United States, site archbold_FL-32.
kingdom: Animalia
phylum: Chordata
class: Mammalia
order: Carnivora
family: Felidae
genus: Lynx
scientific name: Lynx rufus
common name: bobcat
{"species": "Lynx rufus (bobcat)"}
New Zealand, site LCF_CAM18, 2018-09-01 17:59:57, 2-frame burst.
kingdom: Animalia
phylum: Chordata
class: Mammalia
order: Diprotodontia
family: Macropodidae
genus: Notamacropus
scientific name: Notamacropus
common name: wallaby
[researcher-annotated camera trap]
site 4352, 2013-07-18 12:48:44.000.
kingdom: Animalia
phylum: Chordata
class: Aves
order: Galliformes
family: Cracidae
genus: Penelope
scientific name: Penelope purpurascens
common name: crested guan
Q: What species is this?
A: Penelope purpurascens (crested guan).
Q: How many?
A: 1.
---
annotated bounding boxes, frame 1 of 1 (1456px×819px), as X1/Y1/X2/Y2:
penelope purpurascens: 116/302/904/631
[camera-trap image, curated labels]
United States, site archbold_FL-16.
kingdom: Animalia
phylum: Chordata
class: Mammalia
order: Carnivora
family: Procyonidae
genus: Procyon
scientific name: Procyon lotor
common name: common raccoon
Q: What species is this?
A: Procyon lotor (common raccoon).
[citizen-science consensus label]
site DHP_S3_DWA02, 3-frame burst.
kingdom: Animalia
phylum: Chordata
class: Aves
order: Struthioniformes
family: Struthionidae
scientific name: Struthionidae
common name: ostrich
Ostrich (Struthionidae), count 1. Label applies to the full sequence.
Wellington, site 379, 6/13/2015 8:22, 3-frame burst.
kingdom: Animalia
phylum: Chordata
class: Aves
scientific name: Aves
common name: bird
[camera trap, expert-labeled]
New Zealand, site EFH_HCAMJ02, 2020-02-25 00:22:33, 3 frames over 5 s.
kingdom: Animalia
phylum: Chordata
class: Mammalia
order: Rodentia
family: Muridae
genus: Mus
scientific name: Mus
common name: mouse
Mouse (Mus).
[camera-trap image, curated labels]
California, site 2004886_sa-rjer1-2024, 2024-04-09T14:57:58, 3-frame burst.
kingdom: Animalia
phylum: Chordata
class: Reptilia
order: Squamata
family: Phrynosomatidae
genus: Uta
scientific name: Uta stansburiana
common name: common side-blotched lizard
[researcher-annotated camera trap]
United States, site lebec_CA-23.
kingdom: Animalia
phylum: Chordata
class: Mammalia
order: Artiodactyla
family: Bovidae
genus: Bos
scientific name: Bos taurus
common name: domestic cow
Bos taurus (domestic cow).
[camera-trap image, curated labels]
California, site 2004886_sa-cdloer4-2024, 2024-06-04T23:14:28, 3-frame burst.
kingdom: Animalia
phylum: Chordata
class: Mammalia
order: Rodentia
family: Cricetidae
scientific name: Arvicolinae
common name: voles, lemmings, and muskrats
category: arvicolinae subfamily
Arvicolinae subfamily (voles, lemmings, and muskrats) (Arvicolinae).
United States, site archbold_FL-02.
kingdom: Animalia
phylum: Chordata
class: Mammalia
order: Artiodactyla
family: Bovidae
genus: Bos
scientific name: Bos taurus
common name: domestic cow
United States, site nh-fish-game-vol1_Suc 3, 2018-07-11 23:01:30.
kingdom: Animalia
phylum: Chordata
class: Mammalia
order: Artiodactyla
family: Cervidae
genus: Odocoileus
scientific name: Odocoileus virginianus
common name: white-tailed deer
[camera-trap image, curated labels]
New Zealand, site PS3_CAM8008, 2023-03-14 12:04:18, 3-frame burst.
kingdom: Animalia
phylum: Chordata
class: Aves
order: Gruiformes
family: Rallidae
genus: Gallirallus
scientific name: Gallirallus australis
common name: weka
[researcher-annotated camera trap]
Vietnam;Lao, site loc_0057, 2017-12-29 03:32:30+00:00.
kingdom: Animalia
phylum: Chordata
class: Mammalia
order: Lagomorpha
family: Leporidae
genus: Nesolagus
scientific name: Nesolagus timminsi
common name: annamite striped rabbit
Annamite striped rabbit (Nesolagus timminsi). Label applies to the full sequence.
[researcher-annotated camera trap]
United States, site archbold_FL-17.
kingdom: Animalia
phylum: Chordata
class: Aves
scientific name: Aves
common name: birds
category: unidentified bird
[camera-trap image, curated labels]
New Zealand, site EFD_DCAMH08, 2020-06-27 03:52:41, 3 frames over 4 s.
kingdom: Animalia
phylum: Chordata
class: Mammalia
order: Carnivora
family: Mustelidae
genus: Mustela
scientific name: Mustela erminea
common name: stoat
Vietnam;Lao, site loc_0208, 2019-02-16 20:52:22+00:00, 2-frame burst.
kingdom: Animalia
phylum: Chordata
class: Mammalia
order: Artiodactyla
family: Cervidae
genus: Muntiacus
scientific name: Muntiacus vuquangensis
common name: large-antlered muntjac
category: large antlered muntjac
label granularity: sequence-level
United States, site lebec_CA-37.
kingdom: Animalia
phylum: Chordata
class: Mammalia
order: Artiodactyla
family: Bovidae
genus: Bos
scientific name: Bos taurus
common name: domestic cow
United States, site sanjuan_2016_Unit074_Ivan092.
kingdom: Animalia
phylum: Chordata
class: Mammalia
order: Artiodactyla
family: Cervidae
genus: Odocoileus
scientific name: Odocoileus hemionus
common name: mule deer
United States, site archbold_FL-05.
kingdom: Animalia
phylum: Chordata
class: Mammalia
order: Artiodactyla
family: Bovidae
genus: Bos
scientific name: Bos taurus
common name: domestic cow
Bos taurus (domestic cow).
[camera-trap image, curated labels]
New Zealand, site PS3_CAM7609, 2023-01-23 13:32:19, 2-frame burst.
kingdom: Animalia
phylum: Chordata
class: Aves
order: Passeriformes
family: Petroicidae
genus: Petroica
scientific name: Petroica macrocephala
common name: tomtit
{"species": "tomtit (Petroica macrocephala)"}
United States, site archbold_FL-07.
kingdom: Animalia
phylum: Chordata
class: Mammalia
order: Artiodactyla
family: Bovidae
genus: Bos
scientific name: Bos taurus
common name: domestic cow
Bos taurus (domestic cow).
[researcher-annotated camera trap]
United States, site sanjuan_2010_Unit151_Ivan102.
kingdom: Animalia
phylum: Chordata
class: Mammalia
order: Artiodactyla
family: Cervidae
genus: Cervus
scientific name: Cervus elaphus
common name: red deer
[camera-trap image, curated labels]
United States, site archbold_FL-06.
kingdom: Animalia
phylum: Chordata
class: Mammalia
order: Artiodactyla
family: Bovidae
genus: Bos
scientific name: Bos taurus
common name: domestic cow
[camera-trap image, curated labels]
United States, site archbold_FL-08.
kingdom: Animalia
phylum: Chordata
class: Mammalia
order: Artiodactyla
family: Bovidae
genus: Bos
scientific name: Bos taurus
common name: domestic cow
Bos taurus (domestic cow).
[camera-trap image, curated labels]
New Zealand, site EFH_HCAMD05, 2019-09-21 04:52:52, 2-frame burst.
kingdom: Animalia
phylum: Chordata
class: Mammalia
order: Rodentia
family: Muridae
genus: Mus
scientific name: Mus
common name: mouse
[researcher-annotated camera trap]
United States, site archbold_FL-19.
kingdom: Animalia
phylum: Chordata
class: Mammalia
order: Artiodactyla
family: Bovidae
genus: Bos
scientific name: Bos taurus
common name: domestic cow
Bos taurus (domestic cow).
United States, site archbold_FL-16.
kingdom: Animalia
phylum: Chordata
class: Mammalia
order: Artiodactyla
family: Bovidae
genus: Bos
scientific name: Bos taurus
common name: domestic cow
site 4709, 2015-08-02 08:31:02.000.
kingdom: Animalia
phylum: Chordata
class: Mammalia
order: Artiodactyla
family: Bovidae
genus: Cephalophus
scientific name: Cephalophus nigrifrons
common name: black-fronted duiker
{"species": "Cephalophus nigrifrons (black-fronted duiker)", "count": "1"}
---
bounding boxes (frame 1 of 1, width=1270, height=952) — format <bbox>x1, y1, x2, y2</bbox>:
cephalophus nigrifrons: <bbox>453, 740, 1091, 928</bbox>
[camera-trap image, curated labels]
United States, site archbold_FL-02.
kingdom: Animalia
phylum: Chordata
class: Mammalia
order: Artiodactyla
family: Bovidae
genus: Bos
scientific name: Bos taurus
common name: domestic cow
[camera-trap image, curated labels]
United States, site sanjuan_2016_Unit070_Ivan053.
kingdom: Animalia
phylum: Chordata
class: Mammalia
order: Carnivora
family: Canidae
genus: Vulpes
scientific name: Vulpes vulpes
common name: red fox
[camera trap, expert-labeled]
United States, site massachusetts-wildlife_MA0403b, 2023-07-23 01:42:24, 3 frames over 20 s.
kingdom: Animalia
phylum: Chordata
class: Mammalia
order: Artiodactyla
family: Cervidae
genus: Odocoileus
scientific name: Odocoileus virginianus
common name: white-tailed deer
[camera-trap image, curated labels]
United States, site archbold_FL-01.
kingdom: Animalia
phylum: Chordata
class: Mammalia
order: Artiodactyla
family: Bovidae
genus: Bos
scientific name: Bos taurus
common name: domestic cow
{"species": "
******************************
Transcribe exactly, and only, the lines from the opening line of the records through the line containing "order: Diprotodontia".

→ Problem solution
United States, site archbold_FL-32.
kingdom: Animalia
phylum: Chordata
class: Mammalia
order: Carnivora
family: Felidae
genus: Lynx
scientific name: Lynx rufus
common name: bobcat
{"species": "Lynx rufus (bobcat)"}
New Zealand, site LCF_CAM18, 2018-09-01 17:59:57, 2-frame burst.
kingdom: Animalia
phylum: Chordata
class: Mammalia
order: Diprotodontia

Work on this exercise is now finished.